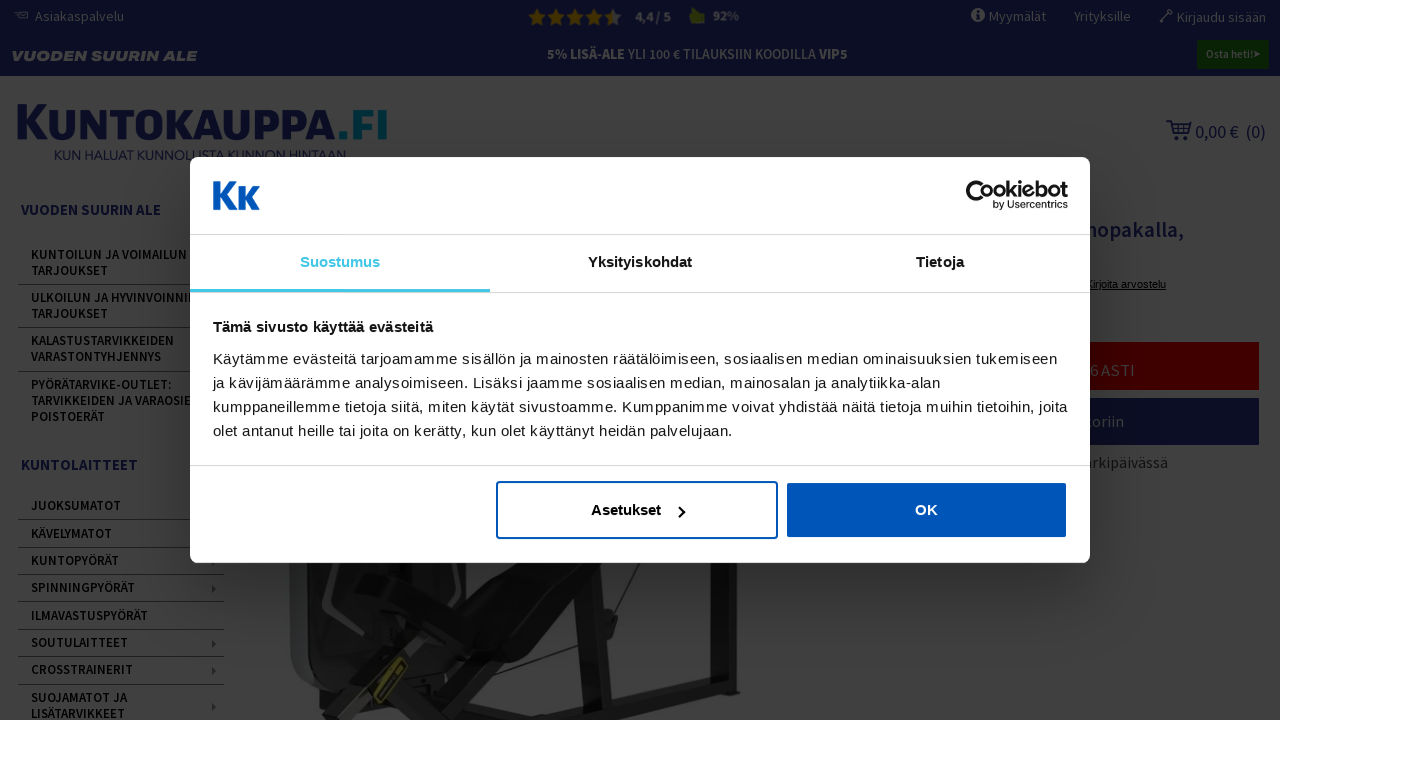

--- FILE ---
content_type: application/javascript;charset=UTF-8
request_url: https://cdn-ws.turnto.eu/v5/sitedata/u789LHpWC4OR1Mssite/101887/d/jsonld/fi_FI/
body_size: 417
content:



(function() {
    
    var data = {
        "@context": "https://schema.org",
        "@type": "Product",
        
        "name": "Vinopunnerruslaite painopakalla, FitNord Diamond",
        "aggregateRating": {
            "@type": "AggregateRating",
            "ratingValue": "5,0",
            "reviewCount": "1"
        }
        
    };
    var script = document.createElement('script');
    script.type = "application/ld+json";
    script.innerHTML = JSON.stringify(data);
    document.getElementsByTagName('head')[0].appendChild(script);
})();




--- FILE ---
content_type: application/x-javascript; charset=utf-8
request_url: https://www.kuntokauppa.fi/min/?f=/site/templates/global/assets/js/product_page.js&v=c981a4939c619c63027a1e99de6b9ebb
body_size: 194
content:
function showSveaMonthly(event){const sveaContainer=document.getElementById('sveaPartPayment');const sveaDiv=document.getElementsByClassName('svea-pp-widget-container')[0];const target=event.target;if(sveaContainer.style.display==='initial'){return;}
sveaDiv.style['border-radius']='5px';sveaDiv.style.border='1px solid #EEEEEE !important';sveaContainer.style.display='initial';sveaContainer.style.top=target.offsetTop+20+'px';setTimeout(()=>{document.addEventListener('click',sveaCloseListener);},100)}
function closeSveaMonthly(){const sveaContainer=document.getElementById('sveaPartPayment');sveaContainer.style.display='none';document.removeEventListener('click',sveaCloseListener);}
function sveaCloseListener(e){const sveaContainer=document.getElementById('sveaPartPayment');if(sveaContainer!==e.target&&!sveaContainer.contains(e.target)){closeSveaMonthly()}}
window.addEventListener('load',()=>{addLinkToTurntoStars();updateLinkToRatingsElement();});function addLinkToTurntoStars(){const ratingStars=document.querySelector('.tt-c-rating.tt-c-teaser__rating');if(ratingStars){const ratingLink=document.createElement('a');ratingLink.href="#ratings";ratingLink.id="tt_ratingStars";ratingLink.appendChild(ratingStars);document.querySelector('.tt-c-teaser').prepend(ratingLink);}}
function updateLinkToRatingsElement(){const existingLink=document.querySelector('.tt-c-teaser__link');if(existingLink){existingLink.href="#ratings";}}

+===+

• **Task**
What you give back must match the lines from the start of the records through the line that contains "script.innerHTML = JSON.stringify(data);", exactly, with the pictures left out.

• **Task answer**
--- FILE ---
content_type: application/javascript;charset=UTF-8
request_url: https://cdn-ws.turnto.eu/v5/sitedata/u789LHpWC4OR1Mssite/101887/d/jsonld/fi_FI/
body_size: 417
content:



(function() {
    
    var data = {
        "@context": "https://schema.org",
        "@type": "Product",
        
        "name": "Vinopunnerruslaite painopakalla, FitNord Diamond",
        "aggregateRating": {
            "@type": "AggregateRating",
            "ratingValue": "5,0",
            "reviewCount": "1"
        }
        
    };
    var script = document.createElement('script');
    script.type = "application/ld+json";
    script.innerHTML = JSON.stringify(data);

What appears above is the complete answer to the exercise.